## Work item A
Reproduce the portion of the Content Freshness text starting at "And herein lays" and ending at "in both directions).".
## Work item B
Answer these questions from the Content Freshness text:
(i) On which Windows Server version does the Content Freshness setting not exist?
(ii) After how many days does DFSR garbage collect a deleted record from the database?
(iii) What Active Directory feature does the text describe as the same thing as Content Freshness protection?

## Quoted passage

• • • •

Content Freshness is an admin-defined setting that you can set on a per-computer basis when using DFSR on Win2008 or Win2008 R2 – it does not exist on Windows Server 2003 R2. The DFSR database has a record for each Replicated Folder (RF) called CONTENT_SET_RECORD. This record contains a timestamp called “LastConnected”. We store this record on a per-Replicated-Folder basis because it’s possible for a replicated folder to be current when it’s connected to other members in that replication group. At the same time, another replicated folder can be stale because it is not connected with other members in its replication group. Every day, DFSR updates this timestamp to show the opportunity for replication occurred. When attempting replication for an RF between computers, the DFSR service checks if the last time replication was allowed is older than the freshness date. If the last-allowed-replicated date is newer, it replicates. If it’s not, we block replication.

By now, you’re asking yourself “why would I want to block replication.” Good question. DFSR has a JET database just like Active Directory, and it uses multi-master replication just like AD. This means that it must implement tombstones to deleted items to replicate. When a file is deleted in DFSR, the local database records the deletion as a tombstone in the database – a logical deletion. After 60 days DFSR garbage collects the record from the database and it is truly gone – a physical deletion. Online defragmentation of the database can now reclaim that whitespace. The 60 days allows all the replication partners to learn about the deletion and act on it.

And herein lays the problem. If a DFSR server cannot replicate an RF for more than 60 days, but then replication is allowed later, it can replicate out old deletions for files that are actually live or replicate out stale data and overwrite existing files. If you’ve ever worked on an Active Directory “lingering object” issue, you have seen what can happen when a DC that was offline for months is brought back up. This is why Strict Replication Consistency was invented for AD – Content Freshness protection is the same thing.

Being “unable to replicate” can mean any one of these scenarios:

  • Disabling the replication connections.
  • Deleting the replication connections (either one-way or in both directions).
  • Stopping the DFSR service.

• • • •

(Brief descriptive captions)
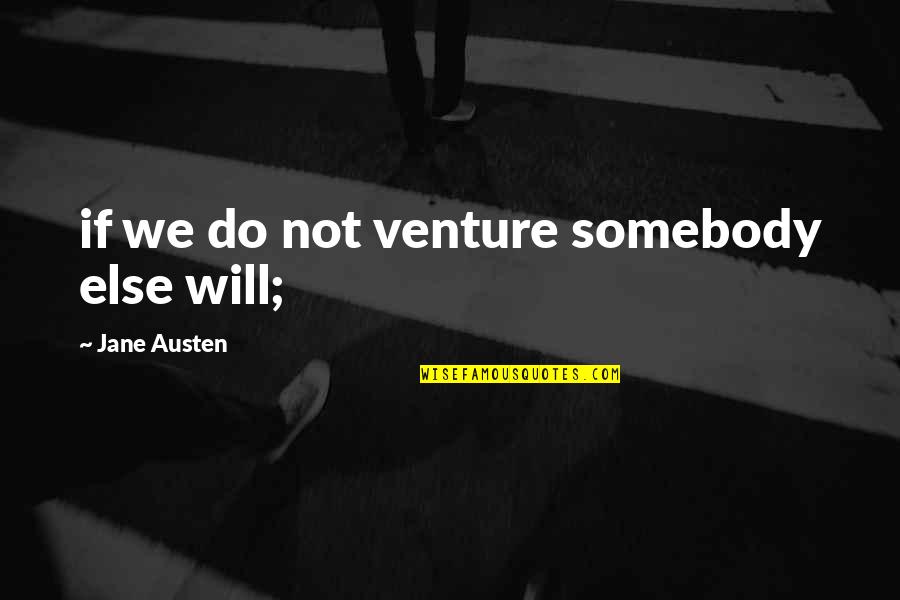 Pharmacologically Inactive Quotes By Jane Austen: if we do not venture somebody else will; Pharmacologically Inactive Quotes By Jane Austen: if we do not venture somebody else will;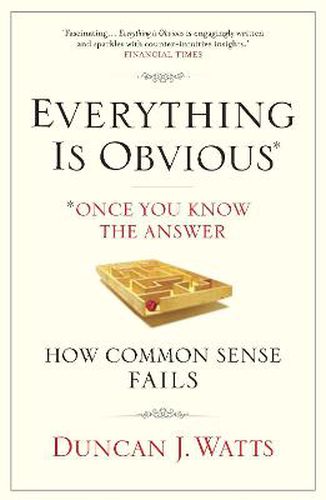 Cover image for Everything is Obvious: Why Common Sense is Nonsense
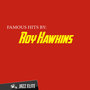 Famous Hits By Roy Hawkins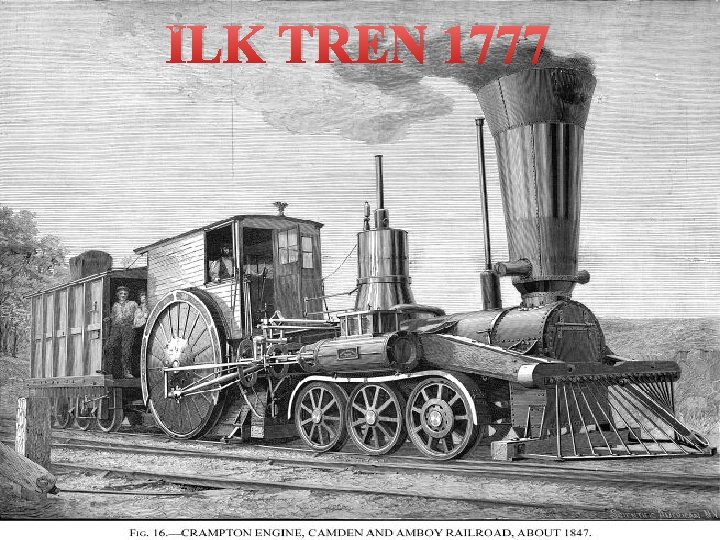 İLK TREN 1777 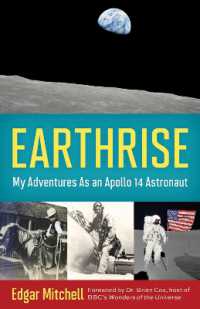 Earthrise : My Adventures as an Apollo 14 Astronaut
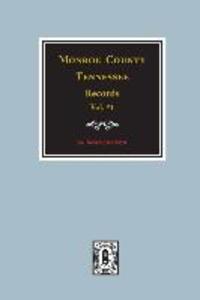Monroe County Tennessee Records 1820-1870 Vol. #1.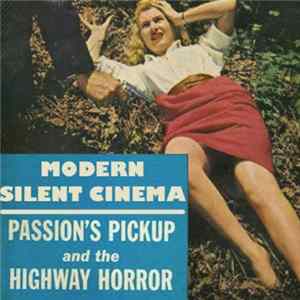 Modern Silent Cinema - Passion's Pickup and the Highway Horror FLAC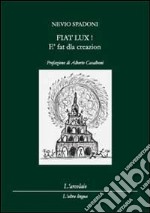 Fiat Lux! È fat dla creazion libro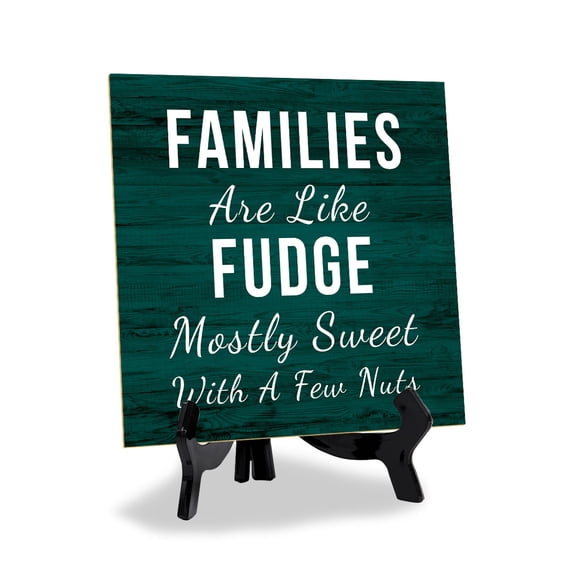 Families Are Like Fudge Mostly Sweet With A Few Nuts 5"x 5" Square Table Sign With Acrylic Easel | Funny Home Decor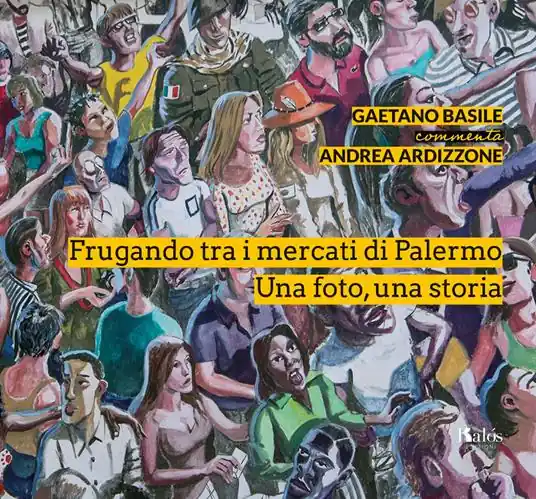 Frugando tra i mercati di Palermo. Una foto, una storia. Ediz. illustrata Promozione Esclusiva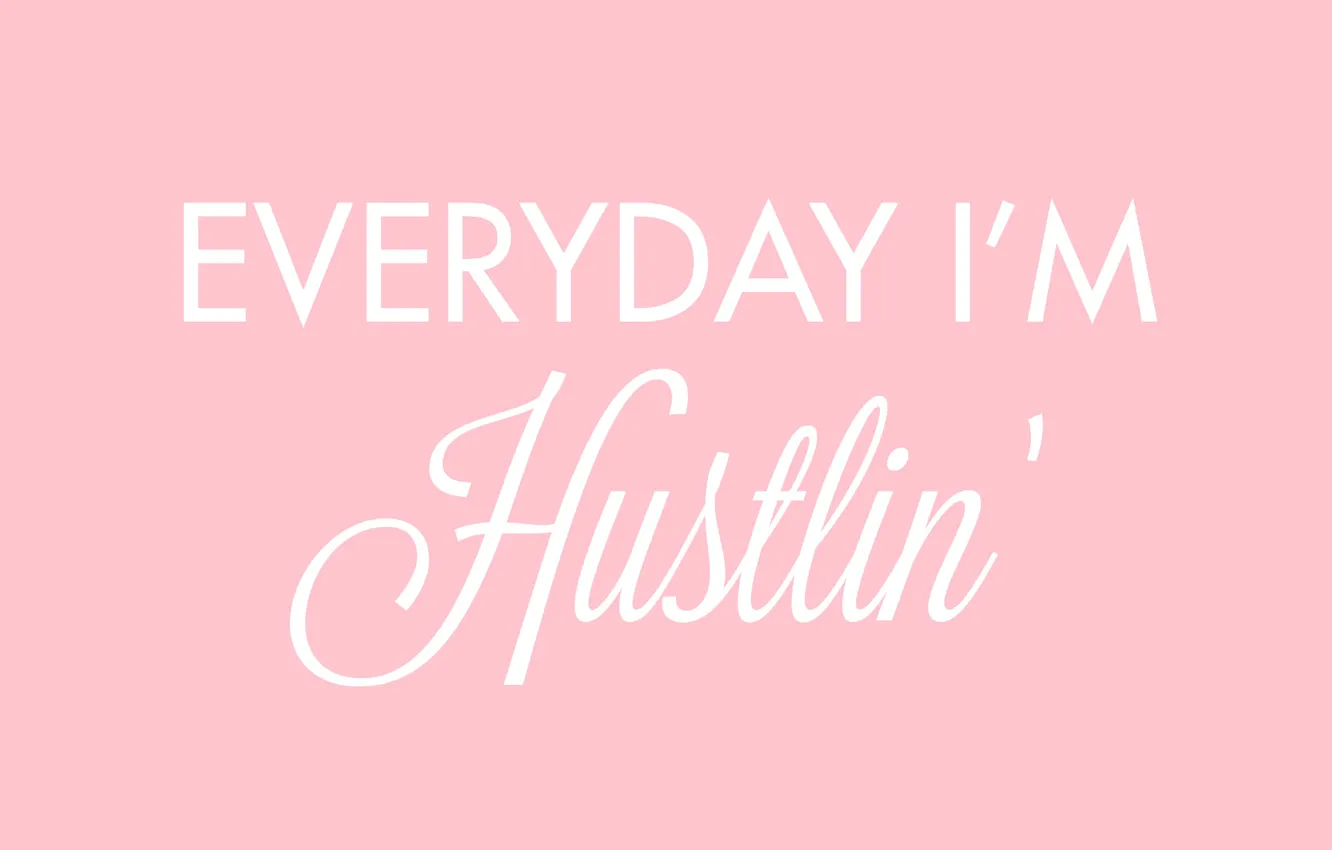 Photo wallpaper text, pink, words, the phrase, motivation, everyday i'm hustlin, every day I break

• • • •

## Your solution A
And herein lays the problem. If a DFSR server cannot replicate an RF for more than 60 days, but then replication is allowed later, it can replicate out old deletions for files that are actually live or replicate out stale data and overwrite existing files. If you’ve ever worked on an Active Directory “lingering object” issue, you have seen what can happen when a DC that was offline for months is brought back up. This is why Strict Replication Consistency was invented for AD – Content Freshness protection is the same thing.

Being “unable to replicate” can mean any one of these scenarios:

  • Disabling the replication connections.
  • Deleting the replication connections (either one-way or in both directions).

## Your solution B
(i) Windows Server 2003 R2
(ii) 60 days
(iii) Strict Replication Consistency